→ WHAT YOU WILL DO:
Reproduce the part of the Form 8-K filing that begins at the words "(714) 688-5201" and ends after the words "(17 CFR 230.425)".

→ ARTICLE:
==================================================
UNITED STATES

SECURITIES AND EXCHANGE COMMISSION

WASHINGTON, D.C. 20549

 

 

FORM 8-K

 

 

Current Report

Pursuant to Section 13 or 15(d) of the

Securities Exchange Act of 1934

Date of Report (Date of earliest event reported): October 11, 2011

 

 

MULTI-FINELINE ELECTRONIX, INC.

(Exact name of registrant as specified in its charter)

 

 

 

Delaware   000-50812   95-3947402

(State or other jurisdiction

of incorporation)

 

(Commission

File Number)

 

(I.R.S. Employer

Identification No.)

3140 East Coronado Street

Anaheim, CA 92806

(Address of Principal Executive Offices) (Zip Code)

(714) 688-5201

(Registrant’s telephone number, including area code)

 

 

Check the appropriate box below if the Form 8-K filing is intended to simultaneously satisfy the filing obligation of the registrant under any of the following provisions:

 

¨ Written communications pursuant to Rule 425 under the Securities Act (17 CFR 230.425)

 

¨ Soliciting material pursuant to Rule 14a-12 under the Exchange Act (17 CFR 240.14a-12)

 

¨ Pre-commencement communications pursuant to Rule 14d-2(b) under the Exchange Act (17 CFR 240.14d-2(b))

 

¨ Pre-commencement communications pursuant to Rule 13e-4(c) under the Exchange Act (17 CFR 240.13e-4(c))

 

 

 


Item 2.06. Material Impairments.
==================================================
Extracted data entries
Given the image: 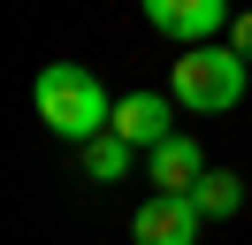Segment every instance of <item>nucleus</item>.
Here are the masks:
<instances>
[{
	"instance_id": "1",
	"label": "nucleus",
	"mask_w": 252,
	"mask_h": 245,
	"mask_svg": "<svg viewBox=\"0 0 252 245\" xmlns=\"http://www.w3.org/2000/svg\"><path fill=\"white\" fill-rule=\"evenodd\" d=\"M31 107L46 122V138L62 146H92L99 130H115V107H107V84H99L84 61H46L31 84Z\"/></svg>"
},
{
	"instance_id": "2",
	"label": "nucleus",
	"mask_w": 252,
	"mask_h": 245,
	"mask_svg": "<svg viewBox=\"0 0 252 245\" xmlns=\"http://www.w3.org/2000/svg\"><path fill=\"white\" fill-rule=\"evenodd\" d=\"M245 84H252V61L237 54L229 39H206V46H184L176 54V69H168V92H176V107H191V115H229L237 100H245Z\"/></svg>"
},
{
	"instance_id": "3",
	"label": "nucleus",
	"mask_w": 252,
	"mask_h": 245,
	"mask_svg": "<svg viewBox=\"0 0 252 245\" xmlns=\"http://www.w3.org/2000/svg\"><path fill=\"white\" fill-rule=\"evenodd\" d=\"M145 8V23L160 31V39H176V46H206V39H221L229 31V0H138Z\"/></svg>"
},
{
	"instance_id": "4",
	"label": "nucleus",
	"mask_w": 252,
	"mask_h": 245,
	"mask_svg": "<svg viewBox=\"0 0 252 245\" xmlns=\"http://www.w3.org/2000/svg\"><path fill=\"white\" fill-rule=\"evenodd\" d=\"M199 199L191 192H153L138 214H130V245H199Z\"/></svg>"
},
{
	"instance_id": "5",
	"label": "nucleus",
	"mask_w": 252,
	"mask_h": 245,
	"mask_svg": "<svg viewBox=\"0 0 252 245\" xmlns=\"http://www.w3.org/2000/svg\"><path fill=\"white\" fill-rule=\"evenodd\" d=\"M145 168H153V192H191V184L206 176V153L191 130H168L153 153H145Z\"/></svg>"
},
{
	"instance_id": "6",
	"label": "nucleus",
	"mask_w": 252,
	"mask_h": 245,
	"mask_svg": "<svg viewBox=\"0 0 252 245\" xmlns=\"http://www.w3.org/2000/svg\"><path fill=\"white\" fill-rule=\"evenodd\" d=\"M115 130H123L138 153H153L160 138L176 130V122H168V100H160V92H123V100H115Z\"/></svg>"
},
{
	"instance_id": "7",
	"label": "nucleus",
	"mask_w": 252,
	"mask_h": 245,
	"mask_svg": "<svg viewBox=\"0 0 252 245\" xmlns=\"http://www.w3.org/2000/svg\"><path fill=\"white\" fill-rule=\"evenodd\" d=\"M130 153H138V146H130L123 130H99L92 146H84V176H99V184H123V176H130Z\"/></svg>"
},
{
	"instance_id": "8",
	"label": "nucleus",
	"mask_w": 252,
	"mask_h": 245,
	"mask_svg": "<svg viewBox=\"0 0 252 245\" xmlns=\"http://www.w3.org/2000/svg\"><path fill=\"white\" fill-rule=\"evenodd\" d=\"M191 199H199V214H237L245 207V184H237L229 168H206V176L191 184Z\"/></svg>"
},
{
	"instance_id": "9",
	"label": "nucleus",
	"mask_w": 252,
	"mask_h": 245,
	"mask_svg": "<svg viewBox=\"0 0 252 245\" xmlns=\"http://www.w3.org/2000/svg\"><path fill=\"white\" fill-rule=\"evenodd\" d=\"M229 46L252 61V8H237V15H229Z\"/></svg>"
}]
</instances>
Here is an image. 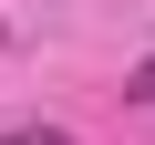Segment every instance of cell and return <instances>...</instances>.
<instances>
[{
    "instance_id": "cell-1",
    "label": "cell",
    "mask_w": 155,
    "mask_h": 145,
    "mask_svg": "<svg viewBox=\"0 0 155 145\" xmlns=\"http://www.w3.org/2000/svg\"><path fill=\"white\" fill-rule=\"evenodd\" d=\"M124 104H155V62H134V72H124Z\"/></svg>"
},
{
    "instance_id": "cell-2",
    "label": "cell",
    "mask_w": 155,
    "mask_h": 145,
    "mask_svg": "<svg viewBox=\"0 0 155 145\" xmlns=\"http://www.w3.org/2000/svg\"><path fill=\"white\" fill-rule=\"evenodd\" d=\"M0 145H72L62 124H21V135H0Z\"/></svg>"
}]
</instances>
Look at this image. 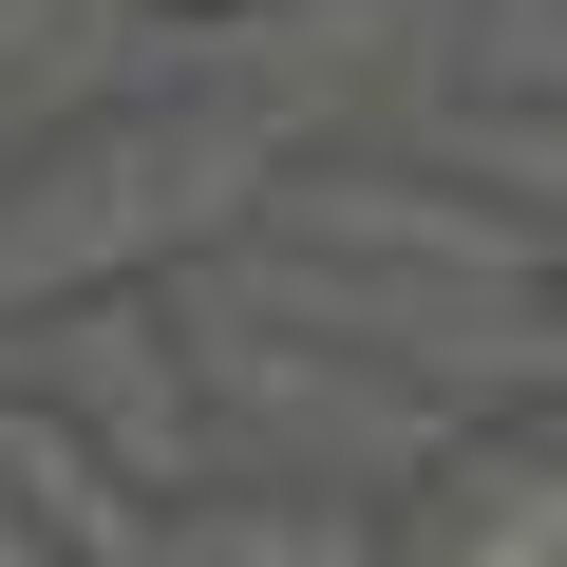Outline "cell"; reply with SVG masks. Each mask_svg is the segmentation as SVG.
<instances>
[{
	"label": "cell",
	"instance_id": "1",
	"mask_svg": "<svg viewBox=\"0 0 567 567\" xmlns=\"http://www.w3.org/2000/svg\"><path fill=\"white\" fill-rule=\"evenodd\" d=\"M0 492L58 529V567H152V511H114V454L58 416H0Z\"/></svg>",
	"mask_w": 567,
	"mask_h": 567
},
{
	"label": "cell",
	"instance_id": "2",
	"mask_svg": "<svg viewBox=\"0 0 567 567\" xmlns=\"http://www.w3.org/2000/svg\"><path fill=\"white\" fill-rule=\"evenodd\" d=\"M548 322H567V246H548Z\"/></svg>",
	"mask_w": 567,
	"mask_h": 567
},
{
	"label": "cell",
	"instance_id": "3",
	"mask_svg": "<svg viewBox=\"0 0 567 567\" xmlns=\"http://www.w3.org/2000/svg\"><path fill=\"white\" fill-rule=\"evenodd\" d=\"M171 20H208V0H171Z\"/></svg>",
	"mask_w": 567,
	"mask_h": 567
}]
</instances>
==================================================
→ SOLUTION BELOW:
(714) 688-5201

(Registrant’s telephone number, including area code)

 

 

Check the appropriate box below if the Form 8-K filing is intended to simultaneously satisfy the filing obligation of the registrant under any of the following provisions:

 

¨ Written communications pursuant to Rule 425 under the Securities Act (17 CFR 230.425)